Congress finally responded in 1965 by passing the Voting Rights Act (the “Act”). Rather than continuing to depend on case-by-case litigation, Section 5 of the Act for a limited period directly pre-empted the most powerful tools of disenfranchisement in states with a history of exclusionary election practices. As extended by the Congress in 2006, Section 5 suspends all changes in state election procedures in those states until they are submitted to and approved by the Justice Department or by a federal court sitting in Washington.
The Northwest Austin case involved a local utility district which sought to be excused from the coverage of Section 5. A majority of the Supreme Court determined that, because the district (and any “political subdivision”) could apply for relief under the “bailout” provision of Section 5, it was not necessary for the Court to consider whether or not the continued use of Section 5 is justified by current needs.

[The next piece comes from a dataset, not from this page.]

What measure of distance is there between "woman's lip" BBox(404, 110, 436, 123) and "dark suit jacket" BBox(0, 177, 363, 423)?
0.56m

In his dissenting opinion, Justice Clarence Thomas disagreed with the majority. He argued that the utility district should not be required to utilize the “bailout” process that the majority said was available. Rather, he suggested that Section 5 could no longer be justified and is that the Court should therefore declare it to be unconstitutional. In the course of his opinion, Justice Thomas acknowledged the history of coordinated intimidation and violence which prevented people from voting during the Jim Crow era. He acknowledged that this campaign of violence was eventually supplemented and in part replaced by more subtle methods of discrimination, such as discriminatory literacy tests and voter qualification laws. He acknowledged that case-by-case voting rights litigation in the years prior to the adoption of the Act was inadequate to ensure that all citizens were able to vote.
According to Justice Thomas, however, the kind of discrimination which previously justified Section 5 no longer exists. As proof, he noted that the systematic campaigns of intimidation and violence are gone, as are the discriminatory voter qualification laws. Although Congress had taken note of “second generation barriers” constructed to exclude minority voters, Justice Thomas concluded that evidence of such barriers was not sufficient to justify the continued use of Section 5.
Contrary to Justice Thomas’ assertion, barriers to voting continue to be erected in jurisdictions covered by Section 5. Evidence of these barriers is described in the Congressional record and in a recent study by the Southern Regional Council. This evidence demonstrates ongoing attempts to dilute and diminish minority voting strength, including restrictions on registration and voting, discriminatory annexations and de-annexations, high school diploma requirements for holding office, discriminatory consolidations, and relocation of polling places. The SRC Study cites the example of Long County, Georgia, where election officials in 2004 reportedly required Spanish-surnamed residents to prove their citizenship while imposing no similar requirement on other similarly-situated residents. The SRC Study also cites the example of Randolph County Georgia, where election officials in 2006 reportedly moved Henry Cook, the African American Chair of the County Board of Education, from District Five, which is majority black, to District Four, which is majority white, despite the fact that neither the district lines nor Cook’s residence had changed.
In the absence of Section 5, the discriminatory practices such as those reported in Randolph and Long Counties could only be addressed through slow and expensive litigation, which potentially would be concluded long after the elections in question have taken place. Section 5 provides a means of correcting abuses before they are placed into effect, and it is thus a more effective way to eradicate those barriers which have been shown to persist.